Instructions:
a) In the passage on COVID-19 deaths in Chicago, how would you render this sentence in Spanish: "COVID-19 is a global pandemic, yet the effects of the virus in local settings have produced divided outcomes."
b) Write what follows in the passage on COVID-19 deaths in Chicago, picking up right after its final sentence.

··· Excerpted passage ···

A Chicago billboard alongside Interstate 90/94 states: Stay Home, Save Lives.
Wendy Bostwick headshot.

COVID-19 is a global pandemic, yet the effects of the virus in local settings have produced divided outcomes. New research from SPH’s Sage Kim, PhD, associate professor of health policy and administration, and alumna Wendy Bostwick, MPH in Community Health Sciences ‘01 and PhD in Community Health Sciences ‘05, associate professor of health systems sciences at the UIC College of Nursing, examines the role of social vulnerability and risk factors in driving COVID-19-related death rates.

“This is a 100-year disaster, something we’ve never seen anything like before, but in fact it turns out to be just another example of how existing systemic disparities produce differential outcomes,” Kim said. “If we think about this as a structural issue, we see very similar outcomes as any other disasters.”

Their article, “Social Vulnerability and Racial Inequality in COVID-19 Deaths in Chicago,” in the journal Health Education & Behavior, employed a social vulnerability index using sociodemographic characteristics of Chicago’s 77 community areas. Data included percentage of poverty, education less than a high school degree, female-headed households with children, median household income and employment ratio.

··· Given data ···

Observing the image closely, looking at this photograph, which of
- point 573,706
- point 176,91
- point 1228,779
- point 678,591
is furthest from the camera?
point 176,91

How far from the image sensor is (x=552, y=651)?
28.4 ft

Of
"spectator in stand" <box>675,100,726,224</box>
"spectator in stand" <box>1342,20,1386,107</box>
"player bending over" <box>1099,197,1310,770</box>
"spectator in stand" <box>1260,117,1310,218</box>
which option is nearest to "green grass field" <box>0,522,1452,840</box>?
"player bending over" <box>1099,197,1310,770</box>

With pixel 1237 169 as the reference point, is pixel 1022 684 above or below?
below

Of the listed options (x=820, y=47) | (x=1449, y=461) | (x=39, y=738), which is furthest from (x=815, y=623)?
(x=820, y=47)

···
··· Given data ···

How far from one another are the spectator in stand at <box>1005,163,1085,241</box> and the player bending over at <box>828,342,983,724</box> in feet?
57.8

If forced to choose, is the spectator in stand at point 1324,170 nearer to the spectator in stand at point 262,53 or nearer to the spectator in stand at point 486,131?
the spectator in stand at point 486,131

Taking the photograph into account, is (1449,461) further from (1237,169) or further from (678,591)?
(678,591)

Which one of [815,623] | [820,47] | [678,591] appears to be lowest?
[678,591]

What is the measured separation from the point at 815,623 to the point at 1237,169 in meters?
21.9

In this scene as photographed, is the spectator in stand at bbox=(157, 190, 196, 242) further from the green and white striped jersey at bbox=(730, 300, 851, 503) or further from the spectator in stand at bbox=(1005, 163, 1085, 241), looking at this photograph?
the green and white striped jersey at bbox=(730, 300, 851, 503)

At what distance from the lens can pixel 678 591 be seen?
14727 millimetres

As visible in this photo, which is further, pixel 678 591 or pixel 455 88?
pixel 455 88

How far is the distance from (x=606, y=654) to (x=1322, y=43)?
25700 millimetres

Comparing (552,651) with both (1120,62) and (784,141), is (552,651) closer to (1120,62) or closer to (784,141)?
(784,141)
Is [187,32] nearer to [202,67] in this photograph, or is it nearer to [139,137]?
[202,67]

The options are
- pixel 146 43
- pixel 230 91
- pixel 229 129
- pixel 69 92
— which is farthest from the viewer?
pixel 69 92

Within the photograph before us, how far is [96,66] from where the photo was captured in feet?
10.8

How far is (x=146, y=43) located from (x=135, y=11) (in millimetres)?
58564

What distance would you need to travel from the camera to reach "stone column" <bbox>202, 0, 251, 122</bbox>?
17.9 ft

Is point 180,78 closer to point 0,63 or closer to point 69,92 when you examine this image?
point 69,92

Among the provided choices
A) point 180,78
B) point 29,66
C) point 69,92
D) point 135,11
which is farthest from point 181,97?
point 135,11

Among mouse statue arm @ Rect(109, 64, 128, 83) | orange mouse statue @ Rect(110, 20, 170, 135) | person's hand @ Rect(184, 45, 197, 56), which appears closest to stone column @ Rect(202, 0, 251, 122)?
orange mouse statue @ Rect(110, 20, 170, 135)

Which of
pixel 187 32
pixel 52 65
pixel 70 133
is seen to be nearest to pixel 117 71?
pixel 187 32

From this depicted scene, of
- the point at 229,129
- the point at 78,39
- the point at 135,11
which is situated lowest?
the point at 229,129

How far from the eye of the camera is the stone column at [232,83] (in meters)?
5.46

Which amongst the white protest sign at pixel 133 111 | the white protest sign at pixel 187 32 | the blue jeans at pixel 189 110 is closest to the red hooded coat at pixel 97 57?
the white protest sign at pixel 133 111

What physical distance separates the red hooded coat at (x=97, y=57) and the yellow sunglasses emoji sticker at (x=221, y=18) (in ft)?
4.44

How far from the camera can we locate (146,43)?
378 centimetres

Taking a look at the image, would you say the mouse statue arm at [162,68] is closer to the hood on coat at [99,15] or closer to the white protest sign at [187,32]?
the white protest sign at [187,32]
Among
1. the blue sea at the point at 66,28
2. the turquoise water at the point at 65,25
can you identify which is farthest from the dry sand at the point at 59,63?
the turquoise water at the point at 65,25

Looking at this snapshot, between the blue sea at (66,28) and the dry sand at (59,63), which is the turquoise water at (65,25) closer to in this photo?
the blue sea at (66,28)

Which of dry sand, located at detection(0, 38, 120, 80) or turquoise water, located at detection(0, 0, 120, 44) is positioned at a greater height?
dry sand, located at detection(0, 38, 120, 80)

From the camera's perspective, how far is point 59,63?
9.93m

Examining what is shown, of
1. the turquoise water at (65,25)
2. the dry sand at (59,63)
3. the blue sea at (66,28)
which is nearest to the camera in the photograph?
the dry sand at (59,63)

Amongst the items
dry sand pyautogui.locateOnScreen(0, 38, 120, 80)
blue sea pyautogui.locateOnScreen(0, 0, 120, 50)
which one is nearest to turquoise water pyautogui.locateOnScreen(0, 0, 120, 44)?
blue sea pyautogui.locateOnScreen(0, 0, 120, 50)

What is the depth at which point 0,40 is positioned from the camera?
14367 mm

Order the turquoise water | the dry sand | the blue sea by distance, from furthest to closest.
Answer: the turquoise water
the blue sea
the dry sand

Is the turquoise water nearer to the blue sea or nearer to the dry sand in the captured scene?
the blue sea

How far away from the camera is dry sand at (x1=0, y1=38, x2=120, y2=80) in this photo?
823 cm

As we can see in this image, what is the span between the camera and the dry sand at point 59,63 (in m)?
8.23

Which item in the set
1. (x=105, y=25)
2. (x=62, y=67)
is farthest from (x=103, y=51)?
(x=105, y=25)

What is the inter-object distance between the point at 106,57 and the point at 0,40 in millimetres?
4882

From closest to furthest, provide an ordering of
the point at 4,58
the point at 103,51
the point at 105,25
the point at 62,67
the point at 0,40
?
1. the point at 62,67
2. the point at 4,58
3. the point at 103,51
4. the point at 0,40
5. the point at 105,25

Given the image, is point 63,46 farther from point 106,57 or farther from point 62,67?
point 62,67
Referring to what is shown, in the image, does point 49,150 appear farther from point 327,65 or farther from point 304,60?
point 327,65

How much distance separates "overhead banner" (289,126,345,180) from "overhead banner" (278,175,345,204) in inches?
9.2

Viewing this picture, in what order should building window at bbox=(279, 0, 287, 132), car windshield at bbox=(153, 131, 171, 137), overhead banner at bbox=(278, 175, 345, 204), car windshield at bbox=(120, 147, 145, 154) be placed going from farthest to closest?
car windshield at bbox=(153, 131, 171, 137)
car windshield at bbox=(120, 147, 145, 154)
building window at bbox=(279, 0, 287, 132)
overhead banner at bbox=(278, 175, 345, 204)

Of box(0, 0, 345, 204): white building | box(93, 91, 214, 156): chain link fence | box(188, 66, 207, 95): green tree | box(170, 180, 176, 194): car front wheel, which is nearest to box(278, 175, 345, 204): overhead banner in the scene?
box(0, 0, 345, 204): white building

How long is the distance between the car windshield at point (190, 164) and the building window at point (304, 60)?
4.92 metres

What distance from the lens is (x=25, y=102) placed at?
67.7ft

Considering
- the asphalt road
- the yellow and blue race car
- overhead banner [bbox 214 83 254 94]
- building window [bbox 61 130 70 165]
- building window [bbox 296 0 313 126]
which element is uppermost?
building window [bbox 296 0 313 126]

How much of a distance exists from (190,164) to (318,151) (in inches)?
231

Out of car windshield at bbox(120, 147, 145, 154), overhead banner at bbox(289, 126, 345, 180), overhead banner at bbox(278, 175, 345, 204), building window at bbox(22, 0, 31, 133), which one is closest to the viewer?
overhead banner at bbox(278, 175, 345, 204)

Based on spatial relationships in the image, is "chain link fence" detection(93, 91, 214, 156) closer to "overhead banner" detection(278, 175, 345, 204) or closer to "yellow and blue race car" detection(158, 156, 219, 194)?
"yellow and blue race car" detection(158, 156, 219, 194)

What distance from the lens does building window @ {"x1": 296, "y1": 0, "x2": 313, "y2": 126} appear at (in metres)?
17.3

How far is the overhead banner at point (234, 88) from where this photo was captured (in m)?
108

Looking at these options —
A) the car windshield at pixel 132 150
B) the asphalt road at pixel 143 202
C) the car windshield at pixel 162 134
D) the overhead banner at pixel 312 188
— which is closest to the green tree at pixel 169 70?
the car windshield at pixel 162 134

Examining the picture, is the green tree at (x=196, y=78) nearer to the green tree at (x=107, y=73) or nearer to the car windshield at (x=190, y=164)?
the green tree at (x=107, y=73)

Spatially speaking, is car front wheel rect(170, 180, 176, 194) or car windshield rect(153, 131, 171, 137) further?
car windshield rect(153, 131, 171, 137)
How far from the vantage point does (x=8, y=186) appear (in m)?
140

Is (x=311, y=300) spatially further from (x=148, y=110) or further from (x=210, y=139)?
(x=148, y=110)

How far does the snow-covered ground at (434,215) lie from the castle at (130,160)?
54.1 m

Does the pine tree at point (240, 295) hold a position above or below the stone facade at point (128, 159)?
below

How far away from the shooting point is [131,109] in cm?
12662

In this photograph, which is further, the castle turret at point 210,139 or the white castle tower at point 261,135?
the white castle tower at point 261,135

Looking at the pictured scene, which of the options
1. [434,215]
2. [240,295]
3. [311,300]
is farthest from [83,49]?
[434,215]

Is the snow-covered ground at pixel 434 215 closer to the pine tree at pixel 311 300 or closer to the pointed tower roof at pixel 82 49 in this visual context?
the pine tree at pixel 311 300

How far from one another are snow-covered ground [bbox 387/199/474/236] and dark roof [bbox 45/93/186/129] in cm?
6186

···

Answers for the tasks:
a) La COVID-19 es una pandemia mundial; sin embargo, los efectos del virus en los contextos locales han producido resultados divididos.

b)
Health risk factor scores were created using comorbidities from the Chicago Health Atlas. Relevant data included rates of heart-related death, stroke deaths, asthma, hypertension, diabetes, obesity and smoking. Finally, the researchers employed ArcGIS to identify hotspots of COVID infections and mortality across the city of Chicago.

Their analysis found COVID-19 deaths were clustered on the South and West sides of Chicago in predominantly Black communities. The authors noted driving factors including the disproportionate effects of multiple chronic diseases among Black populations and persisting social inequities that have dismantled community capacity.

Since this research was conducted, infection and death rate among Latino and Hispanic populations in Chicago has dramatically increased. Kim notes that one of the drivers of infection and risk during the pandemic is the economic ability to stay at home, something essential workers are literally called not to do. She cites similar effects that drove racial differences in health outcomes during the 1995 Chicago heat wave and Hurricane Katrina.

“Low wage workers have to continue to work to make this policy successful,” Kim said. “We see this a lot of times with new technology or treatment interventions widening existing disparity gaps.”

Kim is working on new research examining strategies to address the effects of social vulnerability and health risk. She cites UI Health’s Mile Square Health Centers opening of COVID-19 testing sites in communities hardest hit by the virus as a tool to increase access to care.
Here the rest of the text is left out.